SpaceX managed to thread the needle with the weather and launch the first of two planned Starlink missions from Cape Canaveral in 48 hours. A Falcon 9 rocket launched from pad 39A at the Kennedy Space Center on Saturday at 11:09 p.m. EDT (0309 UTC on Sunday). It will be followed by another Falcon 9 from nearby pad 40 on Cape Canaveral Space Force Station on Monday.
In a forecast issued by the 45th Weather Squadron on Friday, Space Force meteorologists gave Saturday’s launch a 75-percent chance of acceptable weather. The main concerns are for highs winds and breaching the cumulus cloud rule associated with the risk of lightning. SpaceX pushed to nearly the end of its launch window on Saturday to make the mission happen.
The mission was originally scheduled for Friday evening but SpaceX abandoned that attempt citing bad weather. The decision to scrub the launch came Friday afternoon as the rocket was rolling out of the hangar at launch complex 39A. The Falcon 9 was not raised vertical until late Friday night.

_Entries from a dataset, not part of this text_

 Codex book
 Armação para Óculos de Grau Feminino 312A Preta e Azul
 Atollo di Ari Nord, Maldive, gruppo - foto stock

The Falcon 9 first stage assigned to the Starlink 6-42 mission made a record-tying 19th flight. Booster 1060 first flew in June 2020 and has made 12 previous Starlink delivery missions. It most recently launched on Feb. 15 placing the IM-1 commercial lunar lander on course for the Moon.
The Falcon 9 first stage landed on the drone ship ‘Just Read the Instructions’ about eight and half minutes into the flight. Two burns of the rocket’s second stage placed the 23 second-generation Starlink satellites into orbit, with deployment occurring about one hour, five minutes after launch.
Another batch of Starlink satellites are scheduled to fly from Space Launch Complex 40 at Cape Canaveral on Monday during a four-hour launch window that opens at 5 p.m. EDT (2100 UTC). More Starlink’s will head to space later in the week from SpaceX’s West Coast launch pad at Vandenberg Space Force Base in California.
Late last year, SpaceX said it had 2.3 million subscribers in more than 70 countries for its Starlink internet service. Since 2019 the company has launched 6,031 satellites according to statistics compiled by Jonathan McDowell, an astronomer at the Harvard-Smithsonian Center for Astrophysics, who maintains a space flight database. Of those satellites 5,634 remain in orbit and 5,564 appear to be working normally, according to McDowell’s latest update on March 22, 2024.